_Descrição da tarefa_
Liste todas as formas de pagamento que, segundo o trecho sobre o Estado português, estão previstas para os nomeados para os grupos de trabalho do Governo.

_Trecho do texto_
────────
Qualquer manual básico de Economia ensina que são três as principais funções que um Estado de Direito deve assegurar: Eficiência, Estabilidade e Equidade. Infelizmente em Portugal temos uma cultura de mediocridade que se foi instalando no Estado ao longo de décadas de desleixo, de compadrio e de ausência de meritocracia. Quando necessitamos de uma competência que não passa pelo talento individual (como por exemplo, o do vice‑almirante Gouveia e Melo em relação ao combate à COVID) mas pela eficácia simultânea de várias estruturas estatais, essa competência não aparece, porque simplesmente não existe.
Temos dificuldades na saúde, na educação, nos transportes, porque são áreas muito complexas, onde é difícil actuar e coordenar. E, no país do facilitismo, em tudo o que pode ser difícil, não se mexe. E assim se vai (sobre)vivendo. Neste mês de Junho a dívida da economia portuguesa atingiu novo máximo e ultrapassa os 780 mil milhões de euros; desde 2020 há 33 empresas públicas em falência técnica, entre as quais o Metro do Porto, a TAP e a CP; faltam professores, médicos e enfermeiros; instalou‑se o caos nas urgências de Obstetrícia e Ginecologia, que vão encerrando por todo o país. Ou seja, tudo aquilo que poderia correr mal, vai correndo mal. Houve má prepara‑ ção estrutural, há má actuação, má articulação com as autoridades de saúde, más explicações ao longo de todas estas semanas, más desculpas por parte da DGS.
A desculpa num passado recente foi a pandemia. Servia para justificar tudo, até a incompetência de alguns serviços públicos. Agora, é a guerra na Ucrânia. Os serviços não funcionam? Efeitos da guerra. Dificuldades de planeamento? É a guerra. Aumento dos impostos e gasóleo, já dos mais caros a nível mundial? É a guerra, que serve também para explicar a baixa produtividade, a ausência de capital para investir ou a falta de competitividade devido à asfixia fiscal do Governo.
Qual a solução? Os célebres Jobs for the boys. O Governo procedeu a 513 nomeações de profissionais das mais diversas áreas para integrarem os 79 grupos de trabalho formados neste segundo ano de governação. Claro que para tão brilhante trabalho estão previstas remunerações, gratificações, senhas de presença e ajudas de custo, pois claro.
────────
_Excerto dos dados_
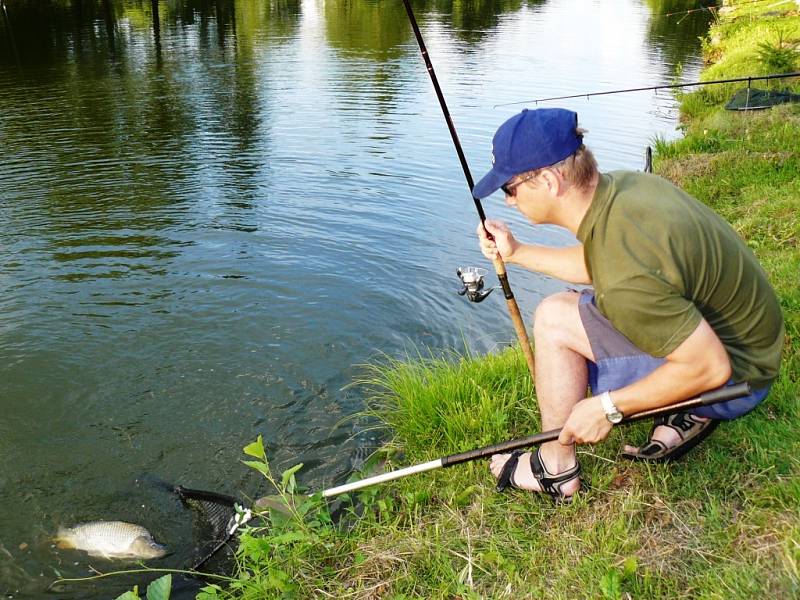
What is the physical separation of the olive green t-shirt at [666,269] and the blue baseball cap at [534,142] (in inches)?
8.2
────────
_Exercício resolvido_
Remunerações, gratificações, senhas de presença e ajudas de custo.